Re: [tip:x86/urgent] x86/PAT: Fix Xorg regression on CPUs that don't support PAT

From: Mikulas Patocka
Date: Mon May 29 2017 - 18:51:19 EST




On Sun, 28 May 2017, Andy Lutomirski wrote:

> On Sun, May 28, 2017 at 11:18 AM, Bernhard Held <berny156@xxxxxx> wrote:
> > Hi,
> >
> > this patch breaks the boot of my kernel. The last message is "Booting
> > the kernel.".
> >
> > My setup might be unusual: I'm running a Xenon E5450 (LGA 771) in a
> > Gigbayte G33-DS3R board (LGA 775). The BIOS is patched with the
> > microcode of the E5450 and recognizes the CPU.
> >
> > Please find below the dmesg of a the latest kernel w/o the PAT-patch.
> > I'm happy to provide more information or to test patches.

Hi

Please do the following three tests and test if the kernel boots.

1. use the PAT patch and revert the change to the function pat_enabled()
- i.e. change it to the original:
bool pat_enabled(void)
{
return !!__pat_enabled;
}

2. use the PAT patch and revert the change to the function pat_ap_init
- i.e. change it to the original:
static void pat_ap_init(u64 pat)
{
if (!boot_cpu_has(X86_FEATURE_PAT)) {

3. use the full PAT patch and apply the below patch on the top of it.
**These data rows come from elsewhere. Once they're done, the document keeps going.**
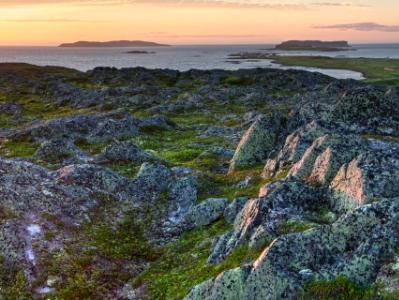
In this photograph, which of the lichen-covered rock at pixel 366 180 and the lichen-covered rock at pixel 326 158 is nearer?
the lichen-covered rock at pixel 366 180

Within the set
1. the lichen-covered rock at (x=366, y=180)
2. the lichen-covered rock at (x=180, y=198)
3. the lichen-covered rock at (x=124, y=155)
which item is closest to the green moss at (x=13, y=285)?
the lichen-covered rock at (x=180, y=198)

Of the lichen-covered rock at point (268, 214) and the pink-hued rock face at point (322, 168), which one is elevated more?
the pink-hued rock face at point (322, 168)

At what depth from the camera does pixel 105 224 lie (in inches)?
→ 1016

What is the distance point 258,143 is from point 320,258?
20.1 meters

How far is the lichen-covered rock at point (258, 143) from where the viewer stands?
34.5 metres

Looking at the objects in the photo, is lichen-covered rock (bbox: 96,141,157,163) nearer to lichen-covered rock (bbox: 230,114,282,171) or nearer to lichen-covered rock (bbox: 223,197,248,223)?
lichen-covered rock (bbox: 230,114,282,171)

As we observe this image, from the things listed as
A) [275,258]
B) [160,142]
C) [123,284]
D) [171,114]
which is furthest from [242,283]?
[171,114]

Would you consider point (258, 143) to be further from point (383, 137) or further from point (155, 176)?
point (383, 137)

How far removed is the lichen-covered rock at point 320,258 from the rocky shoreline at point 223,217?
0.12 ft

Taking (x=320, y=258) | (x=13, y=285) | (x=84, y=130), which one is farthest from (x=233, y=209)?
(x=84, y=130)

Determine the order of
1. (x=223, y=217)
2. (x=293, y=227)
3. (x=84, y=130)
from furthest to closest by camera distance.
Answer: (x=84, y=130)
(x=223, y=217)
(x=293, y=227)

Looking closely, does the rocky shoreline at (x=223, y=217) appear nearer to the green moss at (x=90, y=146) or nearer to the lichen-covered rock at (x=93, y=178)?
the lichen-covered rock at (x=93, y=178)

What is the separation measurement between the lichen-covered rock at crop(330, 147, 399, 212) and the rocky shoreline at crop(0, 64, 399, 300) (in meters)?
0.05

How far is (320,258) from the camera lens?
608 inches
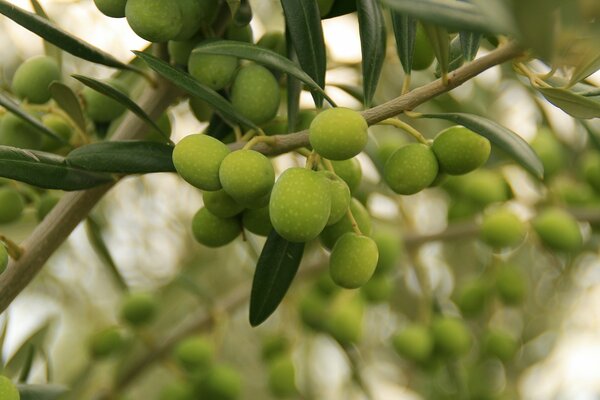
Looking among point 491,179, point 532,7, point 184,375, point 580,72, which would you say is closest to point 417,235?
point 491,179

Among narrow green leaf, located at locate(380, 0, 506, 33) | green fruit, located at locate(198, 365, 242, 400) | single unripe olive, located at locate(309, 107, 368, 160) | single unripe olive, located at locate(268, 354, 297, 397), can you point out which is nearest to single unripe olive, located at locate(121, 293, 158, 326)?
green fruit, located at locate(198, 365, 242, 400)

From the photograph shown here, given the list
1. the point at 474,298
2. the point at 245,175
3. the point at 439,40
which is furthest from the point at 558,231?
the point at 245,175

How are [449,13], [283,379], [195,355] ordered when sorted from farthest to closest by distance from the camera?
[283,379] < [195,355] < [449,13]

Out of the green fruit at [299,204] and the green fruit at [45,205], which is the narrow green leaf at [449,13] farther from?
the green fruit at [45,205]

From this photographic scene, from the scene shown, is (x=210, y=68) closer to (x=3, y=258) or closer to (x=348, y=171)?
(x=348, y=171)

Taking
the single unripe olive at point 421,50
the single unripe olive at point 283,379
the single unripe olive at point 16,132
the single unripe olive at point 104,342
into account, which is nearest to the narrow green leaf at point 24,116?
the single unripe olive at point 16,132
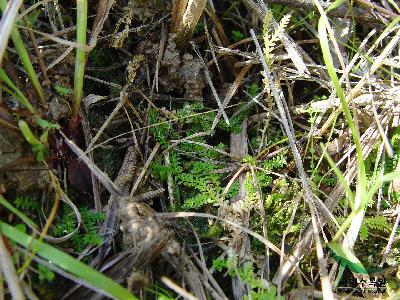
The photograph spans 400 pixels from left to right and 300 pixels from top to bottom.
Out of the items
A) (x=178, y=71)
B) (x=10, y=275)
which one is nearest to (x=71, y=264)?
(x=10, y=275)

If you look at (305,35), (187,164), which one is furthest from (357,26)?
(187,164)

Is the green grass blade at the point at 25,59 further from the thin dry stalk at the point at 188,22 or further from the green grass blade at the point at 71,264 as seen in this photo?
the thin dry stalk at the point at 188,22

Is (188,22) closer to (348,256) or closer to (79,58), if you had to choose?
(79,58)

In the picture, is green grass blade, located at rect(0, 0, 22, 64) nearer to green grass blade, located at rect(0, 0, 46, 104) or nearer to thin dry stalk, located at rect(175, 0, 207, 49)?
green grass blade, located at rect(0, 0, 46, 104)

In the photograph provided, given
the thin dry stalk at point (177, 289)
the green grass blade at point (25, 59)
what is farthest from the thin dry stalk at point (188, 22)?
the thin dry stalk at point (177, 289)

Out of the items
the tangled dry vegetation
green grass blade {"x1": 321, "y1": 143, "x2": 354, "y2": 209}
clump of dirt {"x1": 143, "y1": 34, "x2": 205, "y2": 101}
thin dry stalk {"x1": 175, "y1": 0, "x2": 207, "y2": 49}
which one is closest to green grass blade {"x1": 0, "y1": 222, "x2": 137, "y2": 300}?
the tangled dry vegetation

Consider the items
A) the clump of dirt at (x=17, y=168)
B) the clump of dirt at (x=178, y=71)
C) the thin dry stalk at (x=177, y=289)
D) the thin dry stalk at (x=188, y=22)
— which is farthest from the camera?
the clump of dirt at (x=178, y=71)

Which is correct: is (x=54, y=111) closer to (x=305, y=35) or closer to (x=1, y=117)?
(x=1, y=117)
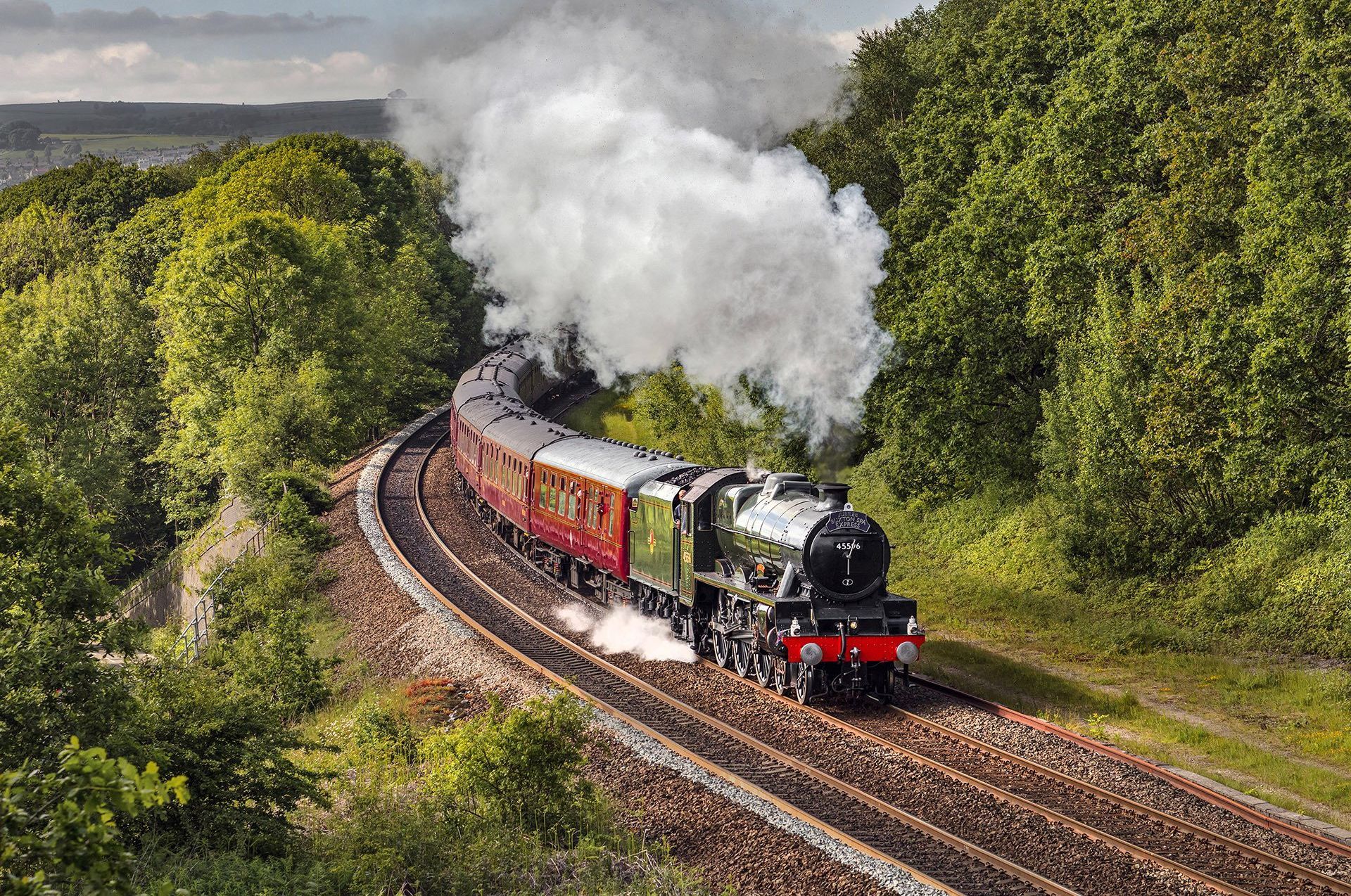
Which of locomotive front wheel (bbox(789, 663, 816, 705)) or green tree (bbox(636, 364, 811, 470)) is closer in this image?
locomotive front wheel (bbox(789, 663, 816, 705))

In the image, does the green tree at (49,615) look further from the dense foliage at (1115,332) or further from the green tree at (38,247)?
the green tree at (38,247)

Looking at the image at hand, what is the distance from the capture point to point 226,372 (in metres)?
47.6

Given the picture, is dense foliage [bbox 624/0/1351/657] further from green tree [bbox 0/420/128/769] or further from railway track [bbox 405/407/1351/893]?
green tree [bbox 0/420/128/769]

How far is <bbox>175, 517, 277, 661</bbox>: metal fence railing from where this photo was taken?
23719mm

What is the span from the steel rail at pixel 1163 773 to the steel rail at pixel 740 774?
3.48m

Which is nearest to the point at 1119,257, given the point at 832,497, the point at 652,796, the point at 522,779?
the point at 832,497

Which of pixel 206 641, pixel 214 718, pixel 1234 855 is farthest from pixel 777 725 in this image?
pixel 206 641

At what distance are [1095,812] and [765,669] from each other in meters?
7.06

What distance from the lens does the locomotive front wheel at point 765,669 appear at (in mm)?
19938

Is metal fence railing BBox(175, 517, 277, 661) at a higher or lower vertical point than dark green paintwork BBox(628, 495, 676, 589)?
lower

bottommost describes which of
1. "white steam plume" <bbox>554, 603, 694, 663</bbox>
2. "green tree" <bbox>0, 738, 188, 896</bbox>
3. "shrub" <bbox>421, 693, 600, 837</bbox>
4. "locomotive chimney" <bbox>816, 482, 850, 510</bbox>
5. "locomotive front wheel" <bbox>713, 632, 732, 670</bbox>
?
"white steam plume" <bbox>554, 603, 694, 663</bbox>

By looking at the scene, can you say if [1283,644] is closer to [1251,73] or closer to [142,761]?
[1251,73]

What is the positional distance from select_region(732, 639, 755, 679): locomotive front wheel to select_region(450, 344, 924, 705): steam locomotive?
0.11 ft

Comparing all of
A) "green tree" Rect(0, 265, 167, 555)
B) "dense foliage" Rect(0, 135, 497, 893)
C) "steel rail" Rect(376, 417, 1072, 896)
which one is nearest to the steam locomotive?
"steel rail" Rect(376, 417, 1072, 896)
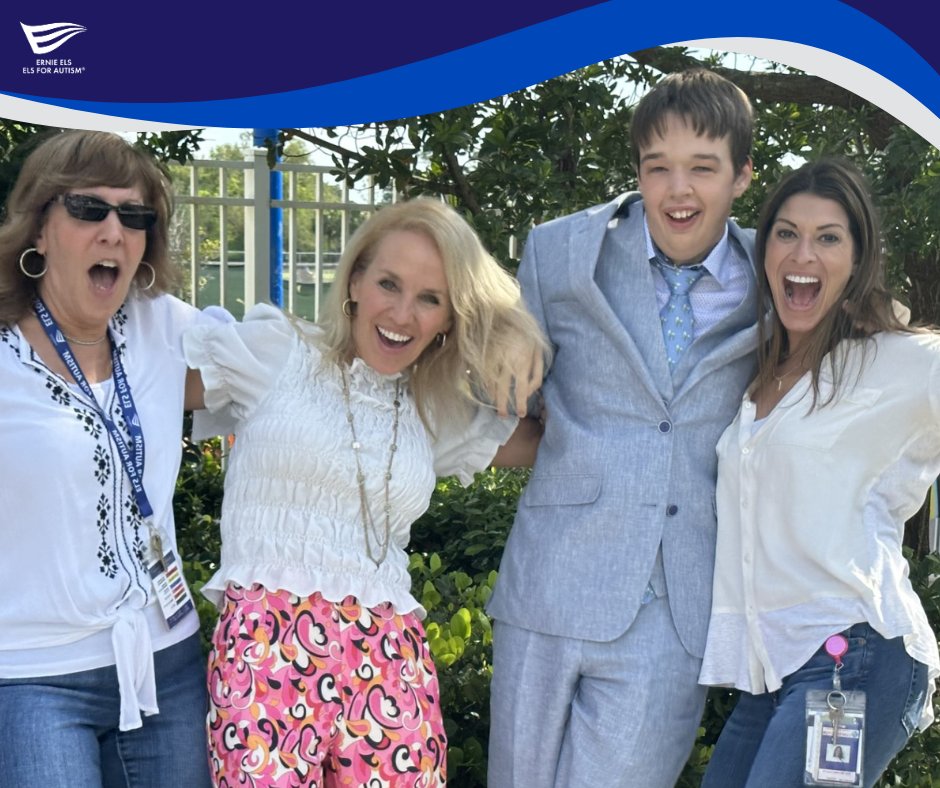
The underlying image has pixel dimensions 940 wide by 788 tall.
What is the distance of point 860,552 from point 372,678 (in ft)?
3.56

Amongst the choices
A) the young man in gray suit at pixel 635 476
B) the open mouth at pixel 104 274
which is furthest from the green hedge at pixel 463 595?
the open mouth at pixel 104 274

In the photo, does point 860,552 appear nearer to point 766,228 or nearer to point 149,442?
point 766,228

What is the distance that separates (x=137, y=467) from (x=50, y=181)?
652mm

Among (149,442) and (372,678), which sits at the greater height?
(149,442)

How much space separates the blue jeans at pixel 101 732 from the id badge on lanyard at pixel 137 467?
122mm

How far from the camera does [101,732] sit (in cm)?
277

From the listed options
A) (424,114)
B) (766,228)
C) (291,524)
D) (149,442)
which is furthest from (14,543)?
(424,114)

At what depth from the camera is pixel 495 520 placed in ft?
16.8

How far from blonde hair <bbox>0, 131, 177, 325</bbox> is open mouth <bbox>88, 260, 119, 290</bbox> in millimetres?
133

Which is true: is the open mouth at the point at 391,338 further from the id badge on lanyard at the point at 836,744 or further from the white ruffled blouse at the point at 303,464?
the id badge on lanyard at the point at 836,744

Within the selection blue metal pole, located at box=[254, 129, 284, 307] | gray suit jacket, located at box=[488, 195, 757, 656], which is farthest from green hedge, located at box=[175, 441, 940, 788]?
blue metal pole, located at box=[254, 129, 284, 307]

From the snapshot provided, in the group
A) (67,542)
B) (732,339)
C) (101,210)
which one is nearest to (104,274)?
(101,210)

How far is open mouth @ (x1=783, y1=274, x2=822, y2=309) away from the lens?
298cm

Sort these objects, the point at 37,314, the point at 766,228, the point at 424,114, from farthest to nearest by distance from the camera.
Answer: the point at 424,114
the point at 766,228
the point at 37,314
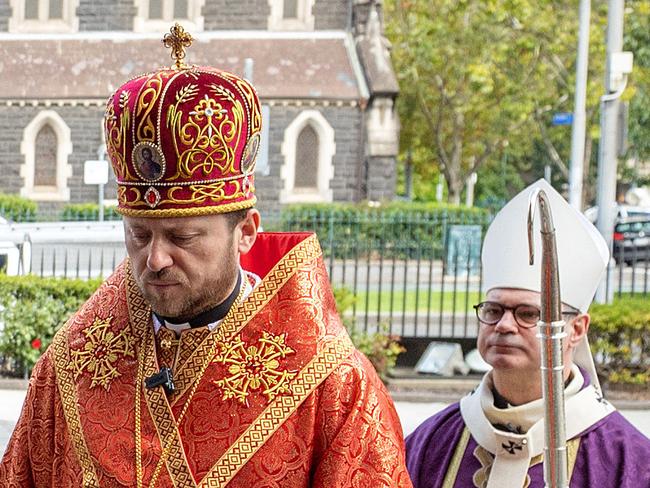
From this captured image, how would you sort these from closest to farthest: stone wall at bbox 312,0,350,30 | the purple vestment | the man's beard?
the man's beard < the purple vestment < stone wall at bbox 312,0,350,30

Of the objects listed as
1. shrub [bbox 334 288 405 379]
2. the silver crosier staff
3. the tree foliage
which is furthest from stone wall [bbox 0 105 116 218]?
the silver crosier staff

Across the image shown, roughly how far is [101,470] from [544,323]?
4.05 feet

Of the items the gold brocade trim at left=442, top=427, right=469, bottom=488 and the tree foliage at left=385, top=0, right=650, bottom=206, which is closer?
the gold brocade trim at left=442, top=427, right=469, bottom=488

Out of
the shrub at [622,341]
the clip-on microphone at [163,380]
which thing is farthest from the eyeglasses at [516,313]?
the shrub at [622,341]

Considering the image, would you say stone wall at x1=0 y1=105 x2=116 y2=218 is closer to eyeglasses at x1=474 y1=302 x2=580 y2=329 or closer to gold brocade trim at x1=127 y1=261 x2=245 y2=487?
eyeglasses at x1=474 y1=302 x2=580 y2=329

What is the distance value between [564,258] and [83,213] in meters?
26.1

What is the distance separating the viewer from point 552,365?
2.41 m

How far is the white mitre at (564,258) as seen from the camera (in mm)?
4020

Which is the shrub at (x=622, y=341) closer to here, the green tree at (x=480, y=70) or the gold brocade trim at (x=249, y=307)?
the gold brocade trim at (x=249, y=307)

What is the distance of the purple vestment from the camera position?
3785 mm

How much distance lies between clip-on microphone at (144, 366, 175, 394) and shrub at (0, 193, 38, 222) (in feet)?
78.7

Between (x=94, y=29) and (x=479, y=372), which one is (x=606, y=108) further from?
(x=94, y=29)

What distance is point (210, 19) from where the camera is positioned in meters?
34.2

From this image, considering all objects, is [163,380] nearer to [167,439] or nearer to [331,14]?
[167,439]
> I think this patch is bogus. pat_enabled() sure looks like it's
> supposed to return true if PAT is *enabled*, and these days PAT is
> "enabled" even if there's no HW PAT support. Even if the patch were
> somehow correct, it should have been split up into two patches, one to
> change pat_enabled() and one to use this_cpu_has().
>
> Ingo, I'd suggest reverting the patch, cc-ing stable on the revert so
> -stable knows not to backport it, and starting over with the fix.
> >From very brief inspection, the right fix is to make sure that
> pat_init(), or at least init_cache_modes(), gets called on the

pat_init() needs to be called with cache disabled - and the cache disable
code (functions prepare_set() and post_set()) exists in
arch/x86/kernel/cpu/mtrr/generic.c - it may not be compiled if CONFIG_MTRR
is not set.

Though, it is possible to call init_cache_modes() - see the patch below.
init_cache_modes() does nothing if it is called multiple times.

> affected CPUs.
>
> As a future cleanup, I think that pat_enabled() could be deleted
> outright and, if needed, replaced by functions like have_memtype_wc()
> or similar. (Do we already have helpers like that?) Toshi, am I
> right?
>
> --Andy


---
arch/x86/include/asm/pat.h | 1 +
arch/x86/kernel/setup.c | 1 +
arch/x86/mm/pat.c | 3 +--
3 files changed, 3 insertions(+), 2 deletions(-)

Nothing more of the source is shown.